Advocates pressed the committee to protect several elements of the OHCS budget request: ongoing shelter operations (often cited as POP 501), emergency rent assistance and homelessness prevention (identified by witnesses as POPs 504 and 505), youth emergency housing assistance (YEEHA, commonly called "Yeehaw" in testimony), and preservation and acquisition funds such as LIFT and targeted preservation proposals. Lacey Beatty, mayor of Beaverton and chair of the Metropolitan Mayors Consortium, urged support for a state partnership to maintain shelter operations and called the proposed $2,180,000 allocation for shelters "a partnership between the state and the cities."

Witnesses also asked for program expansions and targeted allocations. Multiple speakers representing the Urban League of Portland, culturally specific providers and community action agencies urged dedicated funding for culturally responsive service providers and for increasing YEEHA from $5,000,000 to $15,000,000 to serve more youth and families. Nicole Ritterbush of the Maslow Project recounted youth clients who obtained housing through EHA funding and asked the committee to sustain youth emergency assistance.

Several speakers urged increased preservation funding to prevent loss of existing affordable units. Christina Dirks of Home Forward and multiple housing developers asked for a larger commitment to preservation, noting units with expiring affordability restrictions and rising operating costs.
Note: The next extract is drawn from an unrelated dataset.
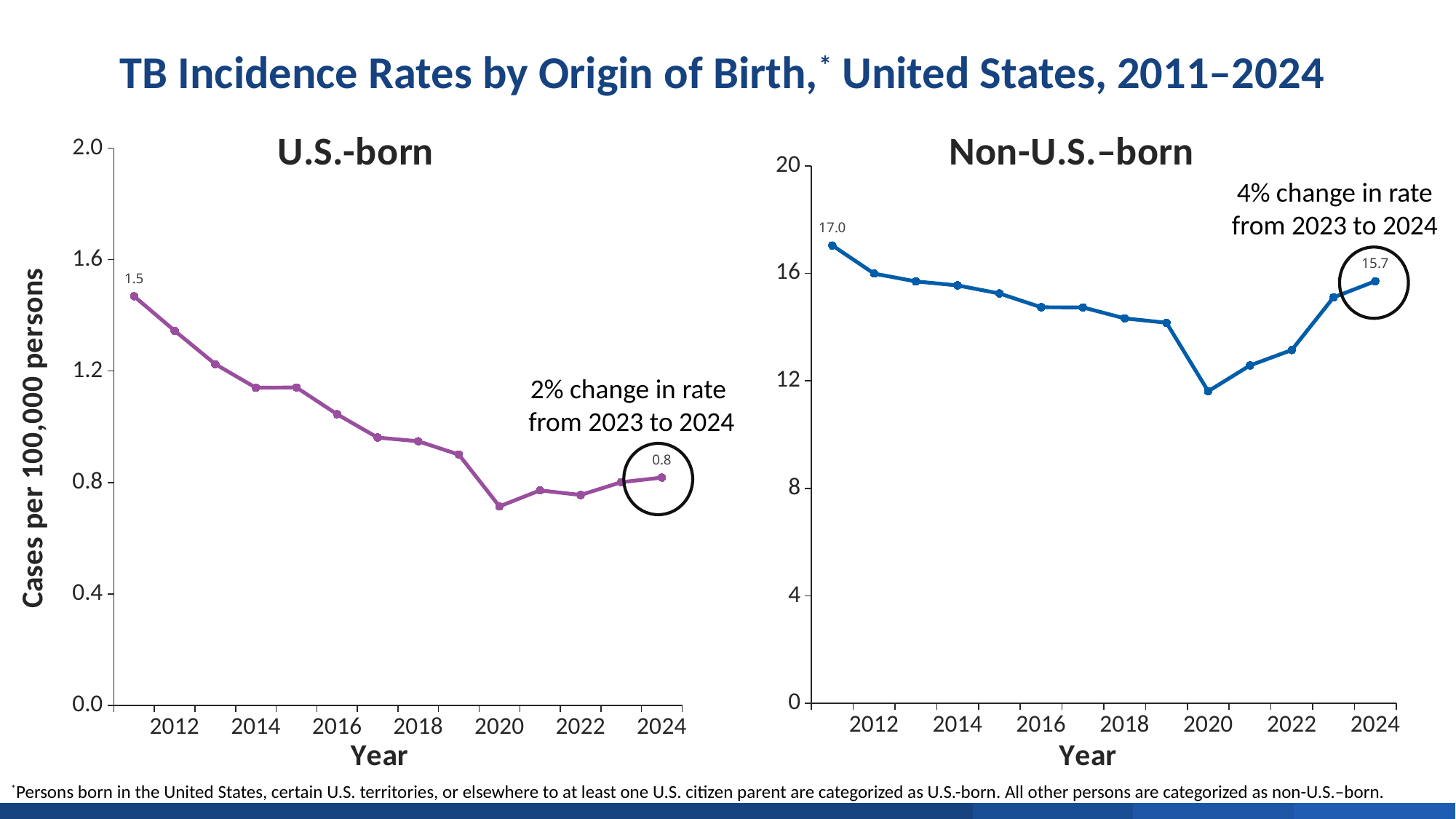
On the U.S.-born chart, what is the TB incidence rate in 2011? 1.5 On the Non-U.S.-born chart, is the value for 2020 greater or less than 12? less On the U.S.-born chart, what is the difference between the 2011 and 2024 rates? 0.7 How many data points are plotted on the U.S.-born chart? 14 On the U.S.-born chart, what is the TB incidence rate in 2024? 0.8 According to the annotation on the Non-U.S.-born chart, what was the percent change in rate from 2023 to 2024? 4% On the Non-U.S.-born chart, which year has the lowest rate? 2020 On the Non-U.S.-born chart, what is the TB incidence rate in 2024? 15.7 On the Non-U.S.-born chart, which year has the highest rate? 2011 On the Non-U.S.-born chart, what is the TB incidence rate in 2011? 17.0 On the Non-U.S.-born chart, what is the difference between the 2011 and 2024 rates? 1.3 What kind of chart is the U.S.-born chart? Line chart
Developers and preservation advocates said acquisition and preservation can be less expensive and faster than new construction.

Other items raised in testimony included: - Build Up Oregon: Rachel Langford of Craft3 described a prior $10,000,000 OHCS investment to colocate childcare with affordable housing and asked the committee to restore or continue that funding to expand childcare slots alongside housing projects. - Long-term rental assistance: David Molina of the Housing Authority of Clackamas County told the committee his program had housed 80 families in seven months and urged sustained funding to avoid returning tenants to homelessness. - Homeownership and down payment assistance: Habitat for Humanity and other organizations requested continued LIFT and down-payment resources and noted low document-recording fee receipts have constrained prior funding streams.

No formal action or vote took place in the hearing. Committee members heard a broad array of service providers and local officials across urban, suburban and rural Oregon who asked the legislature to preserve current funding levels and to increase targeted investments for prevention, youth assistance and preservation.

Closing: Chair Gomberg kept the record open for 48 hours to accept written testimony. The subcommittee will continue budget deliberations in subsequent hearings; no decisions were made at the March 27 public hearing.